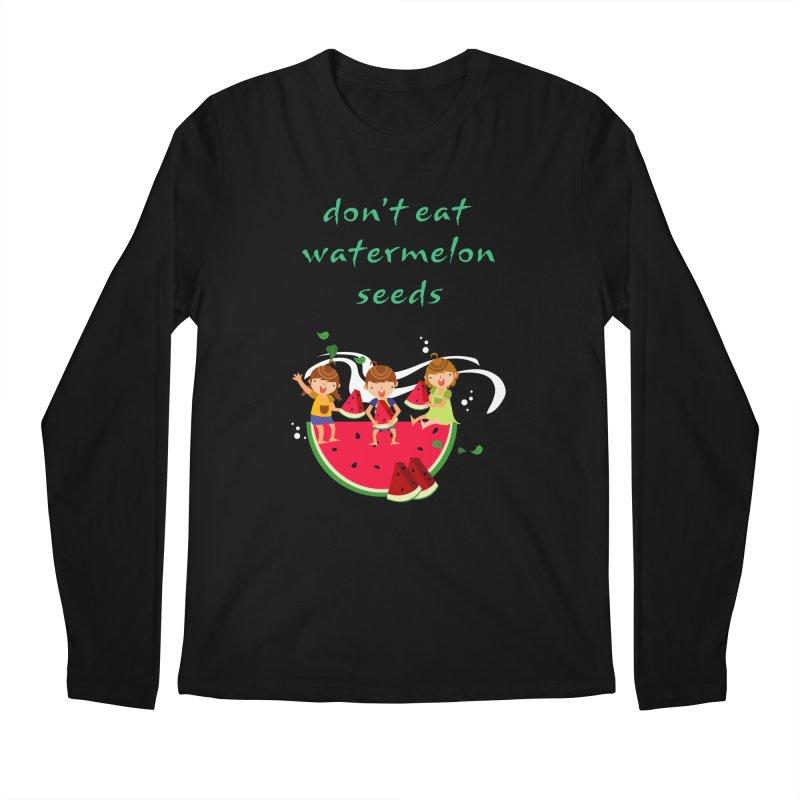 Don't eat watermelon seeds Men's Regular Longsleeve T-Shirt by Aura Designs | Funny T shirt, Sweatshirt, Phone ca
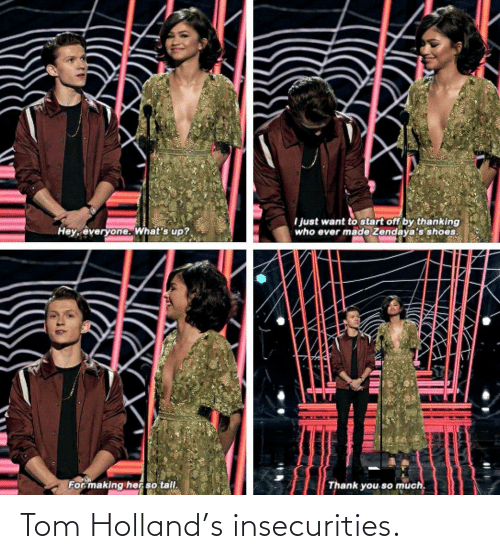 holland: Tom Holland's insecurities.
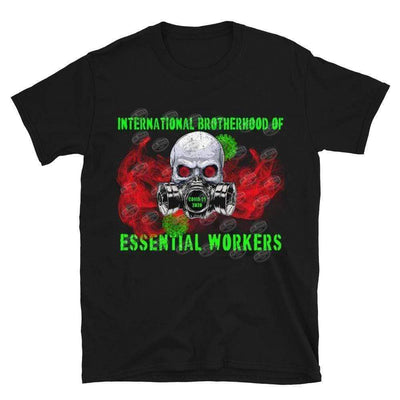 International Brotherhood of Essential Workers black skull and red smoke  Short-Sleeve Unisex T-Shirt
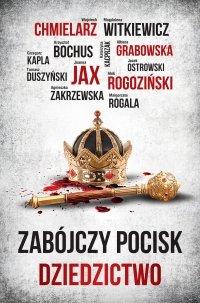 Zabójczy Pocisk. Dziedzictwo - Ałbena Grabowska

• • • • • • •

Copy the data exactly. Any picture it contains is to be omitted.

**EXERCISE SOLUTION:**
 Don't eat watermelon seeds Men's Regular Longsleeve T-Shirt by Aura Designs | Funny T shirt, Sweatshirt, Phone ca
 holland: Tom Holland's insecurities.
 International Brotherhood of Essential Workers black skull and red smoke  Short-Sleeve Unisex T-Shirt
 Zabójczy Pocisk. Dziedzictwo - Ałbena Grabowska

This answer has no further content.